What this task involves – Each entry that follows must be output without any deviation.

Data supplied –
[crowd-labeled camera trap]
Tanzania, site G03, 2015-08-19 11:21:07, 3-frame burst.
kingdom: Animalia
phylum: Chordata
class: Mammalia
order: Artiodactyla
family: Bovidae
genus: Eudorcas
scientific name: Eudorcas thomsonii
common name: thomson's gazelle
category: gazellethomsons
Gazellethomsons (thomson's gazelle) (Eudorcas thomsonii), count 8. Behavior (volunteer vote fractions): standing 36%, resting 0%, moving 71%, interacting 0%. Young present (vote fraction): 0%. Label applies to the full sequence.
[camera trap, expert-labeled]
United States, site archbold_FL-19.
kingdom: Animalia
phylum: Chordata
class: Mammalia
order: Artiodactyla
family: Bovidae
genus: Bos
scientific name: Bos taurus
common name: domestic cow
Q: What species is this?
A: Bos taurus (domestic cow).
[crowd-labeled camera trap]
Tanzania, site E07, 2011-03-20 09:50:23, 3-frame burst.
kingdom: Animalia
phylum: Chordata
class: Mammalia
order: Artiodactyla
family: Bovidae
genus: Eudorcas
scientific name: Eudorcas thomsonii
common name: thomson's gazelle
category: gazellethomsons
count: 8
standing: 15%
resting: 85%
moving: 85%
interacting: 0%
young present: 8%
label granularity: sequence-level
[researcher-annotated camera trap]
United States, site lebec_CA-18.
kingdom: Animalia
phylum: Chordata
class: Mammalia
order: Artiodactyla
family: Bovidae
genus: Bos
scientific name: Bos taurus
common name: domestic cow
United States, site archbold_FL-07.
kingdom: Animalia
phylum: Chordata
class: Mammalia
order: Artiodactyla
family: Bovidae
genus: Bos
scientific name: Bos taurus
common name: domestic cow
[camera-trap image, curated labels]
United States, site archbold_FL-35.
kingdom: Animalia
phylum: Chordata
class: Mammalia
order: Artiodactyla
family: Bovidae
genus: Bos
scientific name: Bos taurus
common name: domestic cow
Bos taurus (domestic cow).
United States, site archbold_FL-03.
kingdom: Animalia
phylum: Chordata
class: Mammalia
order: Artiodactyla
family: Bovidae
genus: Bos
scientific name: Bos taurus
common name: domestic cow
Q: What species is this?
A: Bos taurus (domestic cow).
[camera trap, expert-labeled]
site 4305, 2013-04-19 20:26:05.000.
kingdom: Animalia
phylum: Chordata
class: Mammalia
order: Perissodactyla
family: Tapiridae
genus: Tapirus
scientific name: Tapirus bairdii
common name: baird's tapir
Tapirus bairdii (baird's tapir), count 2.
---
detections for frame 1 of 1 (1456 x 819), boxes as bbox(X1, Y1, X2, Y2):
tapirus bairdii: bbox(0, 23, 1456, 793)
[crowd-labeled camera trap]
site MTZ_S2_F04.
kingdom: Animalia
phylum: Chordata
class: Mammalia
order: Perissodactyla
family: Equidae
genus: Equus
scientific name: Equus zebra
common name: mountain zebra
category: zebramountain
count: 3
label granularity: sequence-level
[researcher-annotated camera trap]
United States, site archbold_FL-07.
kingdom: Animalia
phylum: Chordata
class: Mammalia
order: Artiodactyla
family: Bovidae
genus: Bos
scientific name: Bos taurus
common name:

Response area –
[crowd-labeled camera trap]
Tanzania, site G03, 2015-08-19 11:21:07, 3-frame burst.
kingdom: Animalia
phylum: Chordata
class: Mammalia
order: Artiodactyla
family: Bovidae
genus: Eudorcas
scientific name: Eudorcas thomsonii
common name: thomson's gazelle
category: gazellethomsons
Gazellethomsons (thomson's gazelle) (Eudorcas thomsonii), count 8. Behavior (volunteer vote fractions): standing 36%, resting 0%, moving 71%, interacting 0%. Young present (vote fraction): 0%. Label applies to the full sequence.
[camera trap, expert-labeled]
United States, site archbold_FL-19.
kingdom: Animalia
phylum: Chordata
class: Mammalia
order: Artiodactyla
family: Bovidae
genus: Bos
scientific name: Bos taurus
common name: domestic cow
Q: What species is this?
A: Bos taurus (domestic cow).
[crowd-labeled camera trap]
Tanzania, site E07, 2011-03-20 09:50:23, 3-frame burst.
kingdom: Animalia
phylum: Chordata
class: Mammalia
order: Artiodactyla
family: Bovidae
genus: Eudorcas
scientific name: Eudorcas thomsonii
common name: thomson's gazelle
category: gazellethomsons
count: 8
standing: 15%
resting: 85%
moving: 85%
interacting: 0%
young present: 8%
label granularity: sequence-level
[researcher-annotated camera trap]
United States, site lebec_CA-18.
kingdom: Animalia
phylum: Chordata
class: Mammalia
order: Artiodactyla
family: Bovidae
genus: Bos
scientific name: Bos taurus
common name: domestic cow
United States, site archbold_FL-07.
kingdom: Animalia
phylum: Chordata
class: Mammalia
order: Artiodactyla
family: Bovidae
genus: Bos
scientific name: Bos taurus
common name: domestic cow
[camera-trap image, curated labels]
United States, site archbold_FL-35.
kingdom: Animalia
phylum: Chordata
class: Mammalia
order: Artiodactyla
family: Bovidae
genus: Bos
scientific name: Bos taurus
common name: domestic cow
Bos taurus (domestic cow).
United States, site archbold_FL-03.
kingdom: Animalia
phylum: Chordata
class: Mammalia
order: Artiodactyla
family: Bovidae
genus: Bos
scientific name: Bos taurus
common name: domestic cow
Q: What species is this?
A: Bos taurus (domestic cow).
[camera trap, expert-labeled]
site 4305, 2013-04-19 20:26:05.000.
kingdom: Animalia
phylum: Chordata
class: Mammalia
order: Perissodactyla
family: Tapiridae
genus: Tapirus
scientific name: Tapirus bairdii
common name: baird's tapir
Tapirus bairdii (baird's tapir), count 2.
---
detections for frame 1 of 1 (1456 x 819), boxes as bbox(X1, Y1, X2, Y2):
tapirus bairdii: bbox(0, 23, 1456, 793)
[crowd-labeled camera trap]
site MTZ_S2_F04.
kingdom: Animalia
phylum: Chordata
class: Mammalia
order: Perissodactyla
family: Equidae
genus: Equus
scientific name: Equus zebra
common name: mountain zebra
category: zebramountain
count: 3
label granularity: sequence-level
[researcher-annotated camera trap]
United States, site archbold_FL-07.
kingdom: Animalia
phylum: Chordata
class: Mammalia
order: Artiodactyla
family: Bovidae
genus: Bos
scientific name: Bos taurus
common name:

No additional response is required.